Jigs Gaton asks why for 66 years have I had to listen to dog breeds being blamed for victims needing ambulances? Charge the owners with murder, and leave the poor dogs out of it. They were obviously so ill-trained by their owners that once on the loose, they hunted the feeble. 66 years, same old story.
Jigs, if you had been paying the slightest attention for even six months, let alone 66 years, you would understand that pit bulls do not have to be “trained” to be lethal, & if you read the lists of victims that we publish annually, you would know that many pit bull victims are strong people in the prime of their lives. Pit bulls have been line-bred for more than 500 years, the equivalent of every human generation back to when we all last shared a common ancestor, to lack the normal canine instinct to avoid a possibly self-destructive fight, to erupt from repose to all-out attack without giving warning signs, and to continue attacking regardless of harm to themselves. Pit bulls have never been successfully bred by “puppy millers” because many will fight litter mates to the death even before weaning, hence litters must be separated very young and often must be bottle-fed.
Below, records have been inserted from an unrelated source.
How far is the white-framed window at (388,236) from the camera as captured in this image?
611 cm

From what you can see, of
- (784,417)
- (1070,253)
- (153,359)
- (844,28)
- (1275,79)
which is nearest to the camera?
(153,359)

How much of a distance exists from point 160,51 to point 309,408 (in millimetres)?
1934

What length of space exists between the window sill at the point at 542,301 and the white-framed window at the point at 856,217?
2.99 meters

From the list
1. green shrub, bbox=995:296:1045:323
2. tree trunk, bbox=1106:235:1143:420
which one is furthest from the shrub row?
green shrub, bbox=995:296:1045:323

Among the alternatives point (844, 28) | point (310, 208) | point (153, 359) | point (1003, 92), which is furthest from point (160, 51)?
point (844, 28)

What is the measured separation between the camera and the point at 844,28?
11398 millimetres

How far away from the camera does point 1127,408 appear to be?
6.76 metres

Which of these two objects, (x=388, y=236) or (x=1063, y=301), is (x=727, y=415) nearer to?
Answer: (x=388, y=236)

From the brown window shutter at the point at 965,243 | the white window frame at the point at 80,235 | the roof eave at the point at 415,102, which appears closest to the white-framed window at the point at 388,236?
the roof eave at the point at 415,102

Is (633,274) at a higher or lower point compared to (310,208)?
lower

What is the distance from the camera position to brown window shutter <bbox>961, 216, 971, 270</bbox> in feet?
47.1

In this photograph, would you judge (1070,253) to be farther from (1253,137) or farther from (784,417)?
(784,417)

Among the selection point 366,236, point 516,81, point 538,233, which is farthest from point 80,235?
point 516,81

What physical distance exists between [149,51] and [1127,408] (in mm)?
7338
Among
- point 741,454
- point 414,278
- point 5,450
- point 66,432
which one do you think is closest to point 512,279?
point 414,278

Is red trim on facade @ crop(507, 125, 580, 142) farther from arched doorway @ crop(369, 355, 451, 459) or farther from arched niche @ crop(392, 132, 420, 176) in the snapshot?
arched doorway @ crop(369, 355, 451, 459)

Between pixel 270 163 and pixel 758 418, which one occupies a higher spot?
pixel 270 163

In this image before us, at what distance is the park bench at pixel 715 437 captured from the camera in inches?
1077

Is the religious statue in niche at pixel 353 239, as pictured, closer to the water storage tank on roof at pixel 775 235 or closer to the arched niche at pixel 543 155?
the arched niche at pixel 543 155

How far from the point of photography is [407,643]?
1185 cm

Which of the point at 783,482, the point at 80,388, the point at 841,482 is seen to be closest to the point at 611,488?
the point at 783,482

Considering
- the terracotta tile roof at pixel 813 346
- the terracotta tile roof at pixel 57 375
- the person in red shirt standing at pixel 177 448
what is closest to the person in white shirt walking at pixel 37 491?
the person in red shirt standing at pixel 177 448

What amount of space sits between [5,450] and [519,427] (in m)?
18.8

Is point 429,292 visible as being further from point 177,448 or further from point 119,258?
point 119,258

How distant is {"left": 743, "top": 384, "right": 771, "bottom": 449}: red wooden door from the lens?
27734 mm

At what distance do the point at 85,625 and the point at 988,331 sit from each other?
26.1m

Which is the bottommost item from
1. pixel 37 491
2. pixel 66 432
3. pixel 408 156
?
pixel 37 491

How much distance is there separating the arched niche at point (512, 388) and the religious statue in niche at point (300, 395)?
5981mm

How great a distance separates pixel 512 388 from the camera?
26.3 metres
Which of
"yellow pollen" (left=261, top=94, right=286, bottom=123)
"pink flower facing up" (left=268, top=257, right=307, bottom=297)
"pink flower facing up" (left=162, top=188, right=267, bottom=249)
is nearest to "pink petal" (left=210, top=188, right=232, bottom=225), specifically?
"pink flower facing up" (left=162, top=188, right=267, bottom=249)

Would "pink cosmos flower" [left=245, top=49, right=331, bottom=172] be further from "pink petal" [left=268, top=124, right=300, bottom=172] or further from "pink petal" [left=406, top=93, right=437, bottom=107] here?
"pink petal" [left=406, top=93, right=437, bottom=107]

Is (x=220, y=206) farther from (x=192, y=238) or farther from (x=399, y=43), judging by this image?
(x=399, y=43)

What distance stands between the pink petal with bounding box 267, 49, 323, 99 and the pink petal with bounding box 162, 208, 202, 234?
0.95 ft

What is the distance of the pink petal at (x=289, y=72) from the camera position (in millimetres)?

Discovering this requires not even six minutes’ acquaintance with pit bull breeding protocol.
With so many like “Jigs Gaton” in our and other societies, it’s no wonder so many innocent animals and people are maimed and killed by these generationally purpose-bred killer dogs. And just like here in the US where people with lethal weapons have carte blanche to mow down as many people (and animals, who generally aren’t mentioned as hunting is a proud American tradition and the other animals aren’t even on the radar)as they choose with nothing EVER being done about it, this will continue to be a cancer on our lives and a cause of far, far too many maimings and killings.
Sharing with gratitude, sorrow, rage, and failure to comprehend how ANYTHING is more important than our lives and our god-given right to enjoy our lives in peace and safety.